[fossil-users] Reconstructing a corrupted Fossil repository

2014-03-25 Thread Andy Goth
The other day I converted a Subversion repository to Fossil via the 
script presented at 
http://www.fossil-scm.org/index.html/wiki?name=Cookbook#SVN .  It mostly 
worked, but the imported commits were not on the trunk branch.  (By the 
way, said Subversion repository did not utilize branching.)


I corrected that by adding propagating tags branch=trunk and sym-trunk. 
 However, at first I mistakenly put the tags somewhere in the middle of 
the timeline, but I remedied this by putting them at the first non-trunk 
commit, i.e. the first imported commit.


A day or two later, while dangerously bored, I experimented with 
shunning, and I removed the erroneous tag edits in the middle of the 
timeline.  I'm not 100% sure how, and I haven't succeeded in completely 
reproducing the damage with a test repository, but this somehow 
fractured the timeline with several commit manifests having P cards 
naming nonexistent predecessors.  Very bad.  Plus this broke the edit 
link in the web UI for the affected commits.
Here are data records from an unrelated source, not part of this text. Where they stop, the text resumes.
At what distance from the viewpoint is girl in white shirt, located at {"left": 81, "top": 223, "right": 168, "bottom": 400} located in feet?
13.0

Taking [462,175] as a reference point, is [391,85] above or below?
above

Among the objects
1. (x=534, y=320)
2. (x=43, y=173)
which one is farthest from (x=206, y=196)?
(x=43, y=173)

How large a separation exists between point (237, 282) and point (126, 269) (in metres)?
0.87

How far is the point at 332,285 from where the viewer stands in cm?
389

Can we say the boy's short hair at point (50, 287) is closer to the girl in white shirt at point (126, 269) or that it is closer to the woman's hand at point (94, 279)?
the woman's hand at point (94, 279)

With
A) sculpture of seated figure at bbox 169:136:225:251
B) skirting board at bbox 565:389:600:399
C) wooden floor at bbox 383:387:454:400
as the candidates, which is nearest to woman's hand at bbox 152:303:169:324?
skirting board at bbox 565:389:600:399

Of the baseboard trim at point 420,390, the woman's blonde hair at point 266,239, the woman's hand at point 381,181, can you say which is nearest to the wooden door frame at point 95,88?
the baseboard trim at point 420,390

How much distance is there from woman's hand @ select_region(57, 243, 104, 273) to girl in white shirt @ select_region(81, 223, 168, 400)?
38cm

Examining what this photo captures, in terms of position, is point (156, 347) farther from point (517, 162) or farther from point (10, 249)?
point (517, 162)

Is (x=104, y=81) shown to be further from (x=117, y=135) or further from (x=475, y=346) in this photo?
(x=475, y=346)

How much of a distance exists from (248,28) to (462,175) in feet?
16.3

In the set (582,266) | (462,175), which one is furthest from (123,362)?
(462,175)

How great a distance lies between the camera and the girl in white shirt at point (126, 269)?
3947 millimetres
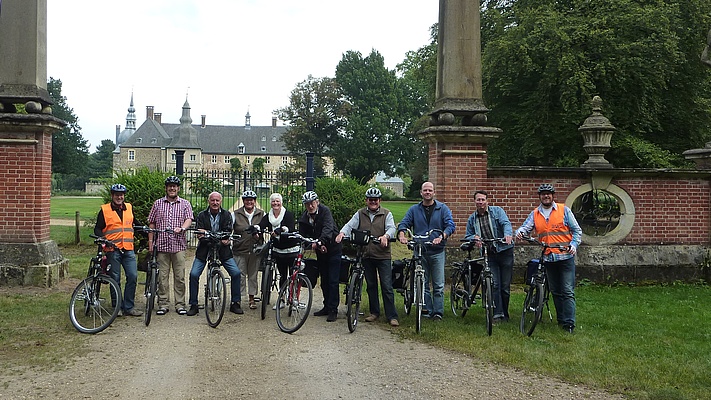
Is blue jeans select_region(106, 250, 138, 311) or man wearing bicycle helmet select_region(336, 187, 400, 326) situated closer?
man wearing bicycle helmet select_region(336, 187, 400, 326)

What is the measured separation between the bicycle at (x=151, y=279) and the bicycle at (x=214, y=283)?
0.51 metres

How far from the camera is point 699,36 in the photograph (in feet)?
66.0

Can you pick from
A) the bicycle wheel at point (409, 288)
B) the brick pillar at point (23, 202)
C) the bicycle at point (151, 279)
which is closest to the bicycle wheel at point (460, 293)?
the bicycle wheel at point (409, 288)

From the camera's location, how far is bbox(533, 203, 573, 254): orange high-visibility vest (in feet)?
24.6

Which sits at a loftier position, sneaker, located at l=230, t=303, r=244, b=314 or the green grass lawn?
the green grass lawn

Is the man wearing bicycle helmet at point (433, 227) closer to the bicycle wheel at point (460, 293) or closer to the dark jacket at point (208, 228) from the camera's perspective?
the bicycle wheel at point (460, 293)

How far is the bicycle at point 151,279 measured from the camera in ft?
24.9

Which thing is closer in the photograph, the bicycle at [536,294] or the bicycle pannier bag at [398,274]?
the bicycle at [536,294]

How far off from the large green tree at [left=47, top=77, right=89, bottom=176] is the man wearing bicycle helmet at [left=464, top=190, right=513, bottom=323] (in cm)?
6348

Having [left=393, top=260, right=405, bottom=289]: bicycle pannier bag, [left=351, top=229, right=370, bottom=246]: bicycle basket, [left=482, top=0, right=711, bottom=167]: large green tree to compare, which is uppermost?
[left=482, top=0, right=711, bottom=167]: large green tree

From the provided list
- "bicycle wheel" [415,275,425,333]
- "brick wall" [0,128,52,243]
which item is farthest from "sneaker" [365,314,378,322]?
"brick wall" [0,128,52,243]

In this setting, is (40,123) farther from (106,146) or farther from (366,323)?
(106,146)

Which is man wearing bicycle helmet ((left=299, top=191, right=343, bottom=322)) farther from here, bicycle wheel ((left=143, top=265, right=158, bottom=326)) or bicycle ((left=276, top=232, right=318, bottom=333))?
bicycle wheel ((left=143, top=265, right=158, bottom=326))

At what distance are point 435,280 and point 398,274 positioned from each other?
18.3 inches
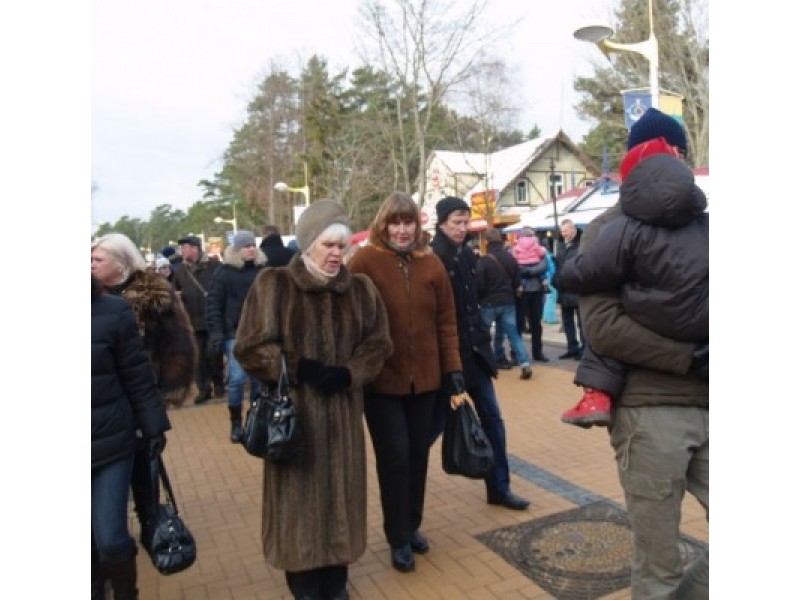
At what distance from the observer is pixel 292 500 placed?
9.77 ft

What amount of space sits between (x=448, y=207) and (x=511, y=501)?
1921mm

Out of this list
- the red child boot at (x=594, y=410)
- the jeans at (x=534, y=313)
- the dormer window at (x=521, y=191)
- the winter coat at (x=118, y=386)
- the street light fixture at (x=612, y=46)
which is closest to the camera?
the red child boot at (x=594, y=410)

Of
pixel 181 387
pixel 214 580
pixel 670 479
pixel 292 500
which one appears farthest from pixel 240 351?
pixel 670 479

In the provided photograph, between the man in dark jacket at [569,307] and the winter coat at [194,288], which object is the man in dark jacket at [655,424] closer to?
the winter coat at [194,288]

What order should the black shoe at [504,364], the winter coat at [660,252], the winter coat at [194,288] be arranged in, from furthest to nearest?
the black shoe at [504,364] → the winter coat at [194,288] → the winter coat at [660,252]

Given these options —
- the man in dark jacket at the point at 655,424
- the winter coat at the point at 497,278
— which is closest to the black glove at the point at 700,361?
the man in dark jacket at the point at 655,424

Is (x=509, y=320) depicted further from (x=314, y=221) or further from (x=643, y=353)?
(x=643, y=353)

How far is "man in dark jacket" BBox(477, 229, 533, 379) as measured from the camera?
8.53m

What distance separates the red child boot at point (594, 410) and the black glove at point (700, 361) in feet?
0.99

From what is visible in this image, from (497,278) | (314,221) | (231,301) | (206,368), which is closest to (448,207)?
(314,221)

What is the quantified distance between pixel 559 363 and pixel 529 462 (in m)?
4.52

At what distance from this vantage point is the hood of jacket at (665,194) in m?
2.13

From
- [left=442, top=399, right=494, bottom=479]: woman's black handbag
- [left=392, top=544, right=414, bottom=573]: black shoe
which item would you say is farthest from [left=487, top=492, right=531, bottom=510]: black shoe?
[left=392, top=544, right=414, bottom=573]: black shoe

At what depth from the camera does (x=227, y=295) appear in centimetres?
629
I couldn't fix the repository in place without database editing beyond 
my comfort level (zero), plus it's (currently...) impossible to generate 
manifests having a predetermined SHA1 sum.  It would have been okay to 
let all the checksums change after the point of my edit, but still it 
seemed like too much work.


I exported and reimported the repository using [fossil export] and 
[fossil import], but the tree remained fractured.  I tried editing the 
exported file before reimporting it, but I still couldn't work out how 
to make it do what I wanted.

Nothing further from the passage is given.